━━━━━ Excerpted data ━━━━━

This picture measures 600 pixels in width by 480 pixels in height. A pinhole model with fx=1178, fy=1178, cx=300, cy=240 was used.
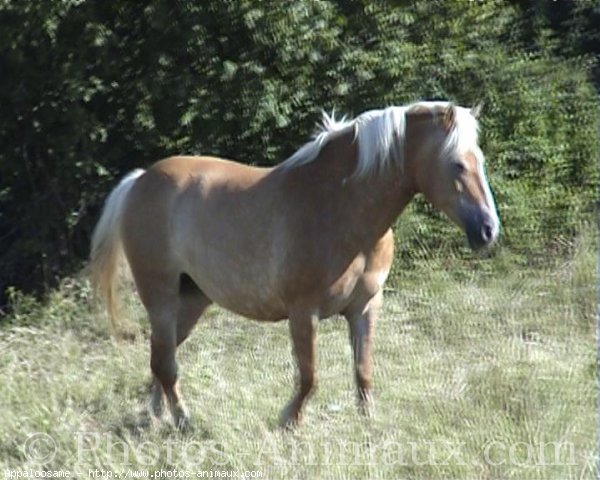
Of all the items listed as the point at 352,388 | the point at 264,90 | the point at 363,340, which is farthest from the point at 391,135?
the point at 264,90

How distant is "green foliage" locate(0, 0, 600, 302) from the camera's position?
8.61 meters

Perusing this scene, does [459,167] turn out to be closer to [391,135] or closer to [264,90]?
[391,135]

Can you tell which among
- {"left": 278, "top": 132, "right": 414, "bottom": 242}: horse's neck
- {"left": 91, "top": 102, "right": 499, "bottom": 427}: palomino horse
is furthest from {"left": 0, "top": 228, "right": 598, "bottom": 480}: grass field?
{"left": 278, "top": 132, "right": 414, "bottom": 242}: horse's neck

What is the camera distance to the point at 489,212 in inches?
203

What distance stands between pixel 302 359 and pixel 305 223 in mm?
636

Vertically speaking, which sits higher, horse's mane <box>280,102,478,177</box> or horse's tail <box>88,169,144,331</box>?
horse's mane <box>280,102,478,177</box>

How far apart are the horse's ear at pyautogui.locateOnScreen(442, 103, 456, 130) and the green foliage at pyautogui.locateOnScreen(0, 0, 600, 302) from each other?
339cm

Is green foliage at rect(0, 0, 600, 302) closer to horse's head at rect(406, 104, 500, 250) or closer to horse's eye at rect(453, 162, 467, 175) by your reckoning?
horse's head at rect(406, 104, 500, 250)

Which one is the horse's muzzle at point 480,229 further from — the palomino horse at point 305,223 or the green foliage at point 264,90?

━━━━━

Format every line of the items above as a numbered list, leaving out blank lines and the pictures.

Full solution
1. This picture measures 600 pixels in width by 480 pixels in height. A pinhole model with fx=1178, fy=1178, cx=300, cy=240 was used.
2. Of all the items listed as the point at 352,388 | the point at 264,90 | the point at 363,340, which is farthest from the point at 391,135?
3. the point at 264,90
4. How distant is "green foliage" locate(0, 0, 600, 302) from the camera's position?
5. 8.61 meters
6. Perusing this scene, does [459,167] turn out to be closer to [391,135] or closer to [264,90]?
7. [391,135]
8. Can you tell which among
9. - {"left": 278, "top": 132, "right": 414, "bottom": 242}: horse's neck
10. - {"left": 91, "top": 102, "right": 499, "bottom": 427}: palomino horse
11. is furthest from {"left": 0, "top": 228, "right": 598, "bottom": 480}: grass field?
12. {"left": 278, "top": 132, "right": 414, "bottom": 242}: horse's neck
13. What is the camera distance to the point at 489,212 in inches?
14. 203
15. What distance stands between pixel 302 359 and pixel 305 223 in mm?
16. 636
17. Vertically speaking, which sits higher, horse's mane <box>280,102,478,177</box> or horse's tail <box>88,169,144,331</box>?
18. horse's mane <box>280,102,478,177</box>
19. How far apart are the horse's ear at pyautogui.locateOnScreen(442, 103, 456, 130) and the green foliage at pyautogui.locateOnScreen(0, 0, 600, 302) from each other?
20. 339cm
21. Is green foliage at rect(0, 0, 600, 302) closer to horse's head at rect(406, 104, 500, 250) or closer to horse's eye at rect(453, 162, 467, 175) by your reckoning?
22. horse's head at rect(406, 104, 500, 250)
23. Which one is the horse's muzzle at point 480,229 further from — the palomino horse at point 305,223 or the green foliage at point 264,90?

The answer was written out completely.